— А вы как думаете? — равнодушно произнесла я, глядя прямо на князя. Мною владело странное безразличие. — Вы хоть представляете, что мне пришлось пережить? Чужая ошибка, — в этот момент я посмотрела на Разинского, который сидел белый как мел, — чуть не стоила мне жизни. Я долгое время училась в корпорации и хорошо знаю, что у меня раньше всех активировалась мутация. Не могу сказать, что в десять лет, находясь на грани смерти, я была счастлива. Поэтому объясните, почему вы считаете, что я должна забыть, как со мной поступили окружающие?

В зале повисло молчание, многие слегка морщились, некоторые поглядывали на меня, кто-то делал записи на бумаге.

— И что же вас спасло? — спросила руководитель отдела культуры, единственная женщина в совете. Это была элегантная темноволосая дама с тонкими чертами лица и в строгом костюме.

— Случай и, в некотором роде, поддержка родителей.

— Значит, они были уверены, что вы творец? — поинтересовался Лехвицкий, слегка прищурившись.

— Они надеялись на это, пока вы их не разубедили.

— Почему вы никому не рассказали? — вступил в разговор глава отдела политики — высокий мужчина со светлыми волосами и бесцветными глазами: в такие посмотришь — и сразу становится не по себе.

Чуть повернув голову, я открыто встретила его взгляд и ответила:

— Не имеет значения.
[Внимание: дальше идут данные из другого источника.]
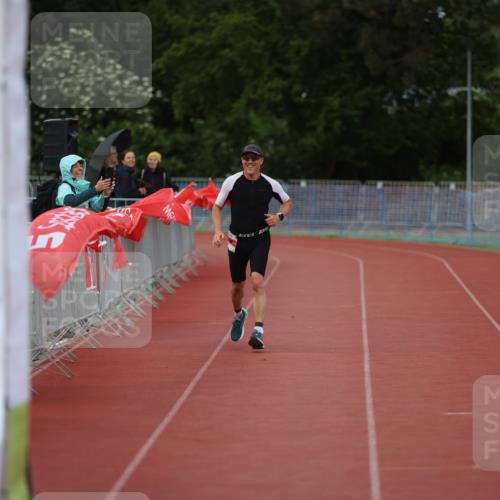 14.06.2026 - 7 Türme Triathlon Andreas Tolksdorf http://msf.ph/oto/9809353 14.06.2026 16:52:28 Ziel 748 meine-sportfotos.de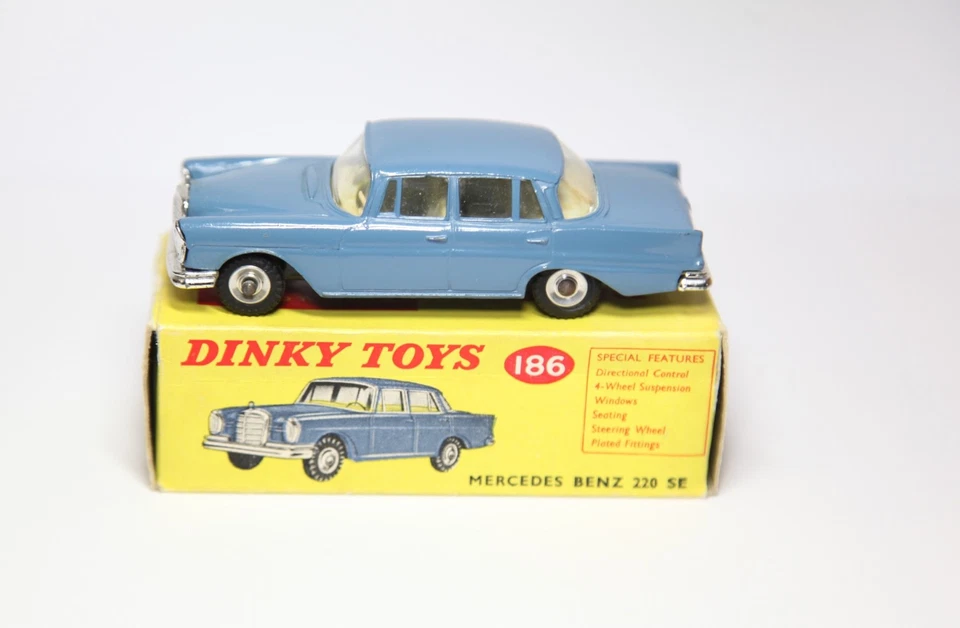 Dinky 186 Mercedes Benz 220 SE en caja original - casi como nuevo original vintage Foto 2 de 4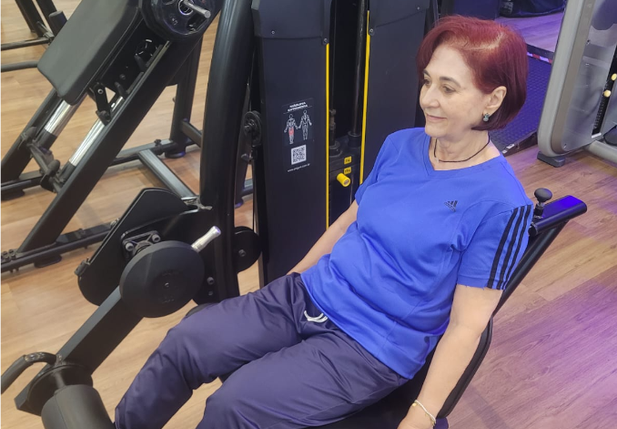 Menopausa: por que toda mulher deveria “puxar ferro”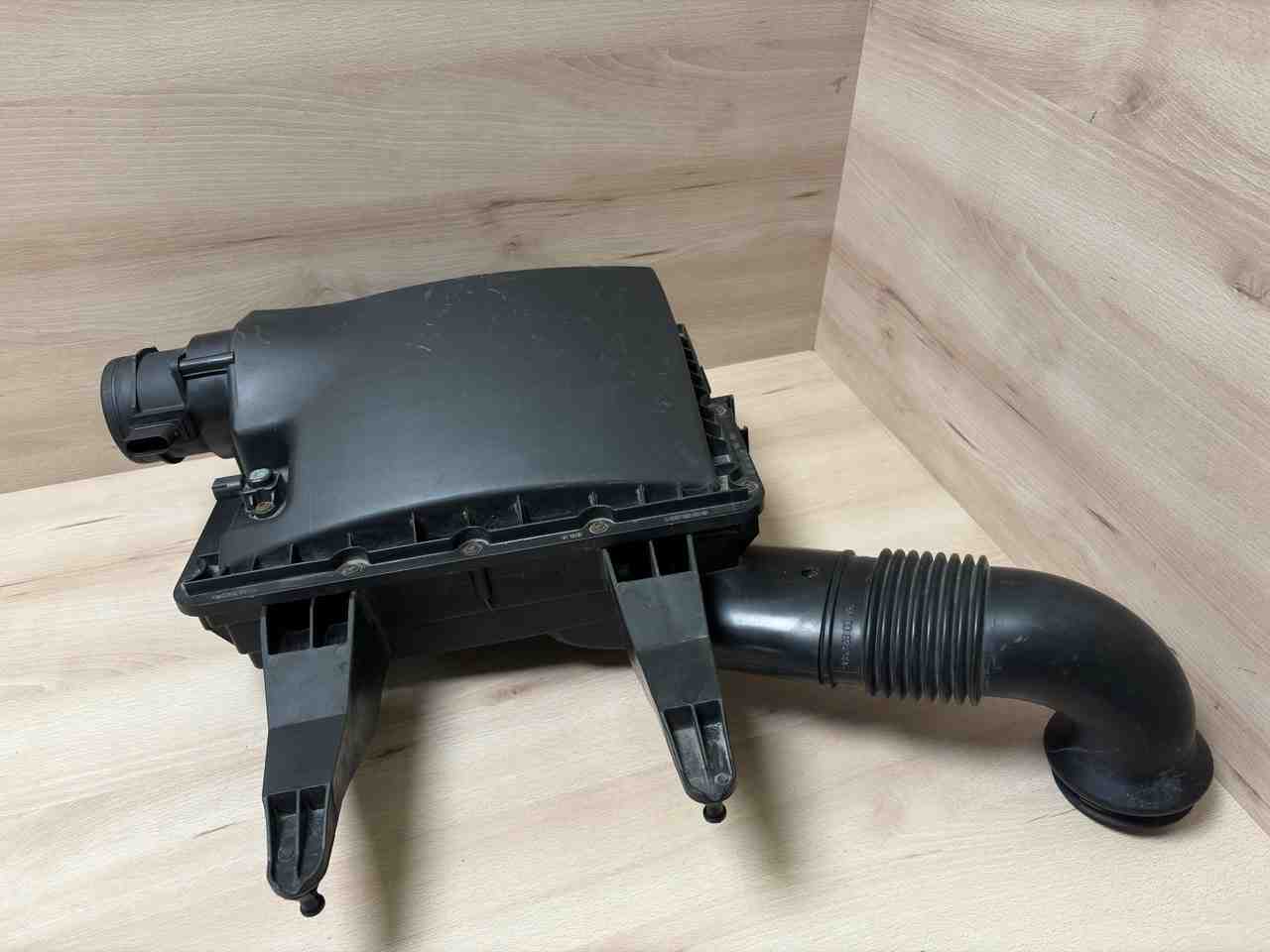 MERCEDES-BENZ Sprinter 2 generation (906) (2006-2018) Luftfilterlåda 0000905001,A0000905001,0000943248,A0000943248,0281002896,0000902651,A0000902651 32401385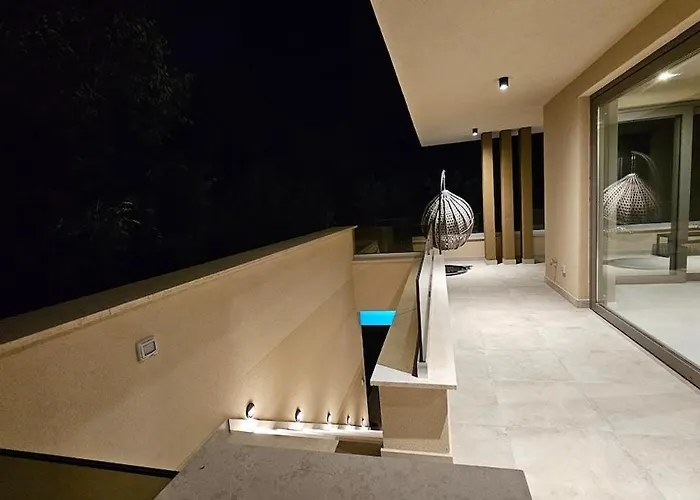 Luxury Forest With Heated Pool In Istria Βίλα Ουμάγκ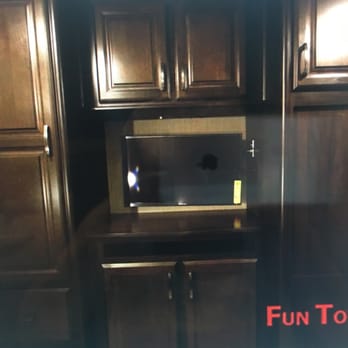 Fun Town RV Cleburne - This was the original tvs listed- Hisense in Office, LR and bedroom. They replaced them with Insignia. - RV Dealers Near Me - Cleburne, Texas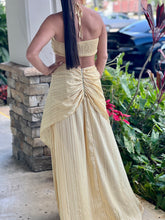 Load image into Gallery viewer, &quot;Buzios&quot; Metallic Solid Skirt Drape Set

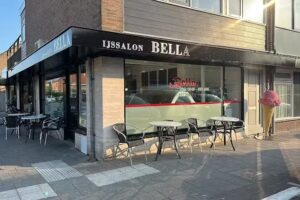 Pizzeria Bella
И тем не менее, когда я умирала, няня отправила в город посланника, а его сразу же по прибытии уволили.

— От вас в столицу никто не прибывал, — отчеканил руководитель отдела безопасности — крупный мужчина с выправкой военного и тяжелым взглядом.

— Но можно предположить, что вашим посланником был тот человек, которого нашли убитым в канаве недалеко от вашего поместья. В то время за всеми детьми, даже за не прошедшими собеседование, вели в течение нескольких месяцев наблюдение. На всякий случай. Но основное внимание было приковано тогда к другой девочке. И кто-то, видимо, это заметил. Через несколько дней она была найдена задушенной в собственной постели…

Я прикрыла рот рукой. Это могло произойти и со мной!

— Григорий… — укоризненно произнес князь.

— Простите, мадемуазель, — извинился главный инспектор, — но вам все равно придется рано или поздно привыкать к жестокости и опасностям нашей жизни.

— Конечно, все это нужно будет проверить и провести тщательное расследование, но сейчас мы должны двигаться дальше. Столько предстоит сделать, а времени мало, — быстро заговорил Лехвицкий.

— Что вы имеете в виду? — в один голос спросили я и глава отдела аналитиков.

Кинув на меня суровый взгляд, мой начальник повернулся к князю.

— Вы же не думаете, что я отдам такого перспективного человека после того, как мы столько вложили в нее? К тому же есть правило, согласно которому аналитик не может быть творцом, и наоборот. Это строжайше запрещено!

— О чем ты говоришь, Энтони? Ты представляешь, что сейчас ложится на чаши весов? Творец первой степени — и какой-то аналитик! — не на шутку возмутился князь, испепеляя взглядом главного аналитика.

— И тем не менее есть определенные правила, — насупился тот.

— Она еще не получила должность, ведь так?

Но тут спор двоих влиятельных мужчин прервала я.

— С чего вы взяли, что я соглашусь стать творцом? — приподняв бровь, поинтересовалась я у присутствующих.

Все взгляды устремились на меня, а Разинский начал смеяться: сначала тихо, а потом захохотал в голос.

— Алексей, — строго одернул его Лехвицкий, и тот притих, тая улыбку в уголках губ.

— Вы не сможете справиться со своей силой без тотема, — обратился ко мне глава финансистов — сухонький старичок с черными глазами.